* **TEXTO PROPORCIONADO**
§ §

# base de datos  que se puedan guardar datos y modificarlos en dev c++



## andbrs (Nov 28, 2012)

como dice el titulo necesito hacer una base de datos en dev c++ pero ese no es mi problema el problema es que necesito guardar un nombre por ejemplo "pablo" pero si el usuario desea seguir guardando nombres al momento de guardar el segundo este se sobrescribe sobre el primer nombre en este caso "pablo" eso se que se hace con vectores pero la verdad no lo entiendo muy bien si alguien sabe una librería para que cada ves que guarde un nombre este se guarde en una variable ejemplo nombre 1 y luego el segundo se guarde en ejemplo 2
subo mi programa pero no esta fianlizado ni mucho menos esta en block de notas
lo que quiero decir es que si me pueden nombrar una libreria ocualquier herramienta que me permita guardar el primer nombre y al ingresar el segundo no se me sobrescriba en la misma variable si no que al asignarle el segundo nombre sea en otra variable
me serviría mucho una biblioteca (por ejm ioestream) que recorriera un vector y lo guarde en lugares vacios
aaaa y el archivo es para que lo peguen en dev c++ para que tengan una idea del trabajo


----------



## MrCarlos (Nov 28, 2012)

Hola andres1594

Hay varios tipos de bases de datos, dale una leída a lo que dice wikipedia.
http://es.wikipedia.org/wiki/Base_de_datos
sobre todo a la cita que dice: 2 Modelos de bases de datos

Supongo que ese código que adjuntaste en el archivo llamado base.txt generaría un .EXE para PC.

§ §

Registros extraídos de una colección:

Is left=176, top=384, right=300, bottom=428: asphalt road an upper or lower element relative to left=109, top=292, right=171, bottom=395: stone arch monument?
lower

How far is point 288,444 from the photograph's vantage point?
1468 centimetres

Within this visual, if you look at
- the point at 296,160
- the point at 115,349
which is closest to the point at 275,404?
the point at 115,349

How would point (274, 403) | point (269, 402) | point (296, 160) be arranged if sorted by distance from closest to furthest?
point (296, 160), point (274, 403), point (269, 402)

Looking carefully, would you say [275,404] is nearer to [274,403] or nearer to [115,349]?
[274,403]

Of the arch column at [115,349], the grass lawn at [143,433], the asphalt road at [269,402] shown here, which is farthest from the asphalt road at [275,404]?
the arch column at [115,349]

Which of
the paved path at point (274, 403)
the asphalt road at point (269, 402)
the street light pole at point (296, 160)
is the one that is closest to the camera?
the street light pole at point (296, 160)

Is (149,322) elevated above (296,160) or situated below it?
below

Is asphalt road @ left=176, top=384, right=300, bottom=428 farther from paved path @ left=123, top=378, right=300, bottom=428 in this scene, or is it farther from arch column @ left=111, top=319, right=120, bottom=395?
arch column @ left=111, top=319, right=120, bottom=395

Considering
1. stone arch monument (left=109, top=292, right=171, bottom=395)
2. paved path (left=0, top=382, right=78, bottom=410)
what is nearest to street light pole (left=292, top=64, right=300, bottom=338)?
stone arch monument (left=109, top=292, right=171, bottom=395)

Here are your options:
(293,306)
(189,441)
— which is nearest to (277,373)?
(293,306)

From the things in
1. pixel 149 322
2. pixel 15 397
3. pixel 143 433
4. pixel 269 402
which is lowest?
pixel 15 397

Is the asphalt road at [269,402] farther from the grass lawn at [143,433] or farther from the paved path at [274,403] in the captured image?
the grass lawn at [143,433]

§ §

* **INSTRUCCIONES**
A) Según MrCarlos en el hilo sobre bases de datos en Dev C++, ¿cómo se llama el archivo que adjuntó andbrs?
B) Pasa al inglés esta oración del hilo sobre bases de datos en Dev C++: "Hay varios tipos de bases de datos, dale una leída a lo que dice wikipedia."
C) Prolonga el hilo sobre bases de datos en Dev C++ a partir de su última oración.
Los datos proceden de una fuente distinta.

* **RESPUESTAS**
A) base.txt

B) There are several types of databases; take a look at what Wikipedia says.

C)
El truco está en primero ver si ya existe el registro “Pablo” en la base de datos:
Luego ir a un procedimiento o a otro,
Si ya existe, agregar-modificar los datos.
Si no existe, crear el registro y guardar los datos.

Espero esto te ayude a continuar con tu proyecto.

saludos
a sus ordenes


----------



## Dr. Zoidberg (Nov 28, 2012)

Primero: hay que saber que es, que hace y como se trabaja con una base de datos.
Segundo: hay que aprender el lenguaje SQL... al menos lo básico.
Tercero: Hay que buscar el software *SQLite *que es una BBDD embebida, open source y gratuita que soporta el lenguaje SQL.
Cuarto: te deseo suerte....


----------



## MVB (Nov 28, 2012)

Bueno, primero que todo aunque las respuestas de MrCarlos y de ezavalla son correctas, no creo que sea lo mejor para lo que buscas, pues SQL ya es algo totalemente diferente, por lo que veo que estas haciendo es simplemente una aplicacion sencilla

Que se necesita par hacer esto?
1. Tener conocimiento de uso de apuntadores en C/C++
2. Saber sobre listas enlazadas.
3. Un poco de paciencia y dedicacion.

saludos!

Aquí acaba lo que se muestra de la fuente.